Hess Attacked on Gas Prices

NEW YORK -- Hess' rival stations are accusing the New York City-based company of selling fuels below cost in an effort to drive out competition.

"Low prices are good until such time that competition is eliminated," Paul O'Connell, executive director of the New England Service Station and Automotive Repair Association, said in a report by The Boston Globe.

O'Connell told the newspaper that Hess finds and refines its own oil products, therefore cutting out the middleman. "Because they're a refiner, they can pretty much say the cost is whatever they say it is." Once the low prices drive the competition out of business, he believes Hess will raise the prices of gas at will, the report stated.

Because O'Connell believes Hess is selling fuel at prices below the wholesale price that his members must pay, he is seeking out district attorneys to prosecute Hess for violating a Massachusetts state law that bans retailers from selling gasoline below cost.

In Hess' defense, the company's vice president of retail marketing Richard Lawlor told The Boston Globe, "We need to drive people into the store. We're relying on the stores to carry the profit." The company is taking a small profit margin on the gasoline to bring people into their stores, where the margins are higher, he noted.

Lawlor also told the newspaper that a typical gas station pumps 90,000 gallons a month, but his Massachusetts stations pump more than 225,000 gallons a month.

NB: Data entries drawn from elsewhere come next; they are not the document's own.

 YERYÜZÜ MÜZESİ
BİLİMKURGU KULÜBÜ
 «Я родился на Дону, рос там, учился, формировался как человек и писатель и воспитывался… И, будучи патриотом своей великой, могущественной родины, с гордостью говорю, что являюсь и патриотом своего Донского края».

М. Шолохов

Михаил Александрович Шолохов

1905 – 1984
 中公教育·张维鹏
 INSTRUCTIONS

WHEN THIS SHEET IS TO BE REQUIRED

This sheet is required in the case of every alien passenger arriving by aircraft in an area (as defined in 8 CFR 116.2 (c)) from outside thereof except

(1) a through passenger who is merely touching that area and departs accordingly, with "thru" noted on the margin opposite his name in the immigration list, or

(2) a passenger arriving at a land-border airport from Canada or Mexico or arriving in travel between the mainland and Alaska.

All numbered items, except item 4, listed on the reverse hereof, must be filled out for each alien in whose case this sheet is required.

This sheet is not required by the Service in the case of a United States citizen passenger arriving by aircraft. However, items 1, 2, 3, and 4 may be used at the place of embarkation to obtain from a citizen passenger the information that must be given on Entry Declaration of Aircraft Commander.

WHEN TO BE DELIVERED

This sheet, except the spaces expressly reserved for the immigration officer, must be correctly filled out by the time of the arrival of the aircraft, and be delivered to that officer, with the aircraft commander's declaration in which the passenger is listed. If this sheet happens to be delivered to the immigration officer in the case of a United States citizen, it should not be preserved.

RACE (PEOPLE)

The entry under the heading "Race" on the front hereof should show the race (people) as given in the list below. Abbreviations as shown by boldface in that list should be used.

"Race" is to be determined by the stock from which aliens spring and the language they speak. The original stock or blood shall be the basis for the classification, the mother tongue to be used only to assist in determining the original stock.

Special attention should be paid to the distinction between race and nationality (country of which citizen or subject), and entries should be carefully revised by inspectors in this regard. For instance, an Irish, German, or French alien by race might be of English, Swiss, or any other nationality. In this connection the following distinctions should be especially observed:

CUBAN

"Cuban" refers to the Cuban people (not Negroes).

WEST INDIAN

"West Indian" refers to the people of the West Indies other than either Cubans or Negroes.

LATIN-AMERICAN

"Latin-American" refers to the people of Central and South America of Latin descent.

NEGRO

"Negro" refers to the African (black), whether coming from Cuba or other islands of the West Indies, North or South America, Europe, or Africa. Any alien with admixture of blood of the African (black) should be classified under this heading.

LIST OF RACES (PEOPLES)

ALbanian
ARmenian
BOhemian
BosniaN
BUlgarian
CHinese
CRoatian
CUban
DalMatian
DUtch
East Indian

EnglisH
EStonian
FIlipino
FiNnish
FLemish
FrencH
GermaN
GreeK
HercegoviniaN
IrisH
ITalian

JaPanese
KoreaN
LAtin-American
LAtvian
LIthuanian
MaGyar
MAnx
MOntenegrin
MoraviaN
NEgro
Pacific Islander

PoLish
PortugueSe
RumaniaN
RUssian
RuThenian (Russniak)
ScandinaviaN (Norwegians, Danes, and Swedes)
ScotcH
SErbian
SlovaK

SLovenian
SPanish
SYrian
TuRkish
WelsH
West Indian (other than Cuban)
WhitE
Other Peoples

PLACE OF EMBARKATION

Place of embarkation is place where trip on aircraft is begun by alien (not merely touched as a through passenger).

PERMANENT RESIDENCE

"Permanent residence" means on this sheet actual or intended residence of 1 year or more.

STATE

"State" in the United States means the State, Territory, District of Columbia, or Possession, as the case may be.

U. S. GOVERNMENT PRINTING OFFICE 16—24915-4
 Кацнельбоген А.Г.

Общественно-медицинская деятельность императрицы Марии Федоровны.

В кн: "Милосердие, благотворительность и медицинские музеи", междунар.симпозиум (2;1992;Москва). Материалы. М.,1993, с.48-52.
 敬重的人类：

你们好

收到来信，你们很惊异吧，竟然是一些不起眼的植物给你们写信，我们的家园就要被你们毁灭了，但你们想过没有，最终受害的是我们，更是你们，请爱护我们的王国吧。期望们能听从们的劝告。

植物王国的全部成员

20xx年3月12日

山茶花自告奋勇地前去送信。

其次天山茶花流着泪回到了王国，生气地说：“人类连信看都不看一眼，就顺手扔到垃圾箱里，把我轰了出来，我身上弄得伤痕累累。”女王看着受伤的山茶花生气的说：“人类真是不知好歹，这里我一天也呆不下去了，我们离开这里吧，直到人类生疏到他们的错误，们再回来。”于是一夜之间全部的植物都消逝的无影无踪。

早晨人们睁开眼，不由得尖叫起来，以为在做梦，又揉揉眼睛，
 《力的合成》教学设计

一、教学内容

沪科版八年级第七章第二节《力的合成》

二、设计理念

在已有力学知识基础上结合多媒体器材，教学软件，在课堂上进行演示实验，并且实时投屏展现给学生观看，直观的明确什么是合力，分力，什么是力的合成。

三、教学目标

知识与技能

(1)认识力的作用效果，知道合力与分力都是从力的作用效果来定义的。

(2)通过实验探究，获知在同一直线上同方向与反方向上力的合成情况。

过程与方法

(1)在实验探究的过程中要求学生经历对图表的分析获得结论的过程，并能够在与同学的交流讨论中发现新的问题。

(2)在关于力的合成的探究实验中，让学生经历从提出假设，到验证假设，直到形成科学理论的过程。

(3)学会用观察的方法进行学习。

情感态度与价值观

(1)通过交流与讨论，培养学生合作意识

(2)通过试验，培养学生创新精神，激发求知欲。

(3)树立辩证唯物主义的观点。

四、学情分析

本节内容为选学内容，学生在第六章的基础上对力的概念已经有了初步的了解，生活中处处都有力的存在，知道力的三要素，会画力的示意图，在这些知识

According to The Boston Globe report, when gas prices broke $3 a gallon in the state, a Hess Express station in Dorchester, Mass. was selling for $2.95 a gallon. Throughout the state, Hess stations were below the $3 mark.

Although 96 percent of Hess' profit comes from oil exploration and refining, it's investing in service stations. It currently operates 1,400 stores on the East Coast. Since 2000, Hess has opened more than 100 stores in Massachusetts alone, the report said.